Task material:
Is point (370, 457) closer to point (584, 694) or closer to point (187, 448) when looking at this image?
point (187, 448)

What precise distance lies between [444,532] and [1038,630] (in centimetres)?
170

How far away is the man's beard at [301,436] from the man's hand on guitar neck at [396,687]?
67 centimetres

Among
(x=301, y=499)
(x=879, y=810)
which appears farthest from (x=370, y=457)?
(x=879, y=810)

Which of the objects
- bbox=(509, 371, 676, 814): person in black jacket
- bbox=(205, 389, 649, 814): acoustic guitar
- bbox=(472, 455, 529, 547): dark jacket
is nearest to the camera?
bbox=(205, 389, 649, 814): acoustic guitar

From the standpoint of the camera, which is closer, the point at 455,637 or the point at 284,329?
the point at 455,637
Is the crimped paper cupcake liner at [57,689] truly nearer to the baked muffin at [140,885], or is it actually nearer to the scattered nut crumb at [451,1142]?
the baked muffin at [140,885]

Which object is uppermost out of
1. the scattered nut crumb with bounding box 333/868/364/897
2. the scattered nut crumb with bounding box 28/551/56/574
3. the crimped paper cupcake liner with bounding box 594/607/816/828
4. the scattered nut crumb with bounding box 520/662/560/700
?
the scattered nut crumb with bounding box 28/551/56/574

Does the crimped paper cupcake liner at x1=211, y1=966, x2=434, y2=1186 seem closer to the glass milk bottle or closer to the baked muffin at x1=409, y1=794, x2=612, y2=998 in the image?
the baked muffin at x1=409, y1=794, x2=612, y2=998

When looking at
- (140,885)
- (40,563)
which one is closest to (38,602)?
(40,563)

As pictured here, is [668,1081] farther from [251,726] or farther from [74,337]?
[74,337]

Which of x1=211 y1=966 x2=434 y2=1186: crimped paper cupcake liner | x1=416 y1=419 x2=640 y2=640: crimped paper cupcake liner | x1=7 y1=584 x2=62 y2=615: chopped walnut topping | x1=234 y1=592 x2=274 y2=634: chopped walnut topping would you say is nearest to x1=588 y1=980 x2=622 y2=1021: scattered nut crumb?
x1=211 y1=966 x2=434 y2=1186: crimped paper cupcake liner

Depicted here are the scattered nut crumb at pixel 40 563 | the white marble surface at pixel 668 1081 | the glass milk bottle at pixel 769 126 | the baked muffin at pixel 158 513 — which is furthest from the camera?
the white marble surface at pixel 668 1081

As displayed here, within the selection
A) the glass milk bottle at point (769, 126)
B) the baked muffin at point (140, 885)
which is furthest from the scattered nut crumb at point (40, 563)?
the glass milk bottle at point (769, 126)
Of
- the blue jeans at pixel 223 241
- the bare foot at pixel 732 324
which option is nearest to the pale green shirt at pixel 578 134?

Exercise instructions:
Reproduce the data above line for line, with no changes of any kind.

Written answer:
Is point (370, 457) closer to point (584, 694) or closer to point (187, 448) when looking at this image?
point (187, 448)

What precise distance lies between [444,532] and [1038,630] (in centimetres)?
170

How far away is the man's beard at [301,436] from the man's hand on guitar neck at [396,687]?
67 centimetres

Among
(x=301, y=499)
(x=879, y=810)
which appears farthest from (x=370, y=457)?
(x=879, y=810)

Which of the objects
- bbox=(509, 371, 676, 814): person in black jacket
- bbox=(205, 389, 649, 814): acoustic guitar
- bbox=(472, 455, 529, 547): dark jacket
is nearest to the camera?
bbox=(205, 389, 649, 814): acoustic guitar

From the standpoint of the camera, which is closer, the point at 455,637 or the point at 284,329?
the point at 455,637
Is the crimped paper cupcake liner at [57,689] truly nearer to the baked muffin at [140,885], or is it actually nearer to the scattered nut crumb at [451,1142]?
the baked muffin at [140,885]

Which object is uppermost out of
1. the scattered nut crumb with bounding box 333/868/364/897
2. the scattered nut crumb with bounding box 28/551/56/574
3. the crimped paper cupcake liner with bounding box 594/607/816/828
4. the scattered nut crumb with bounding box 520/662/560/700
?
the scattered nut crumb with bounding box 28/551/56/574

Does the crimped paper cupcake liner at x1=211, y1=966, x2=434, y2=1186 seem closer to the glass milk bottle or closer to the baked muffin at x1=409, y1=794, x2=612, y2=998 in the image?
the baked muffin at x1=409, y1=794, x2=612, y2=998

When looking at
- (140,885)
- (40,563)
which one is closest to (38,602)?
(40,563)

As pictured here, is [668,1081] farther from [251,726] or farther from [74,337]?
[74,337]

Which of x1=211 y1=966 x2=434 y2=1186: crimped paper cupcake liner | x1=416 y1=419 x2=640 y2=640: crimped paper cupcake liner | x1=7 y1=584 x2=62 y2=615: chopped walnut topping | x1=234 y1=592 x2=274 y2=634: chopped walnut topping would you say is nearest to x1=588 y1=980 x2=622 y2=1021: scattered nut crumb?
x1=211 y1=966 x2=434 y2=1186: crimped paper cupcake liner

Depicted here are the scattered nut crumb at pixel 40 563 | the white marble surface at pixel 668 1081 | the glass milk bottle at pixel 769 126 | the baked muffin at pixel 158 513 — which is furthest from the camera?
the white marble surface at pixel 668 1081

As displayed here, within the selection
A) the glass milk bottle at point (769, 126)
B) the baked muffin at point (140, 885)
which is furthest from the scattered nut crumb at point (40, 563)?
the glass milk bottle at point (769, 126)
Of
- the blue jeans at pixel 223 241
- the bare foot at pixel 732 324
which option is nearest to the pale green shirt at pixel 578 134?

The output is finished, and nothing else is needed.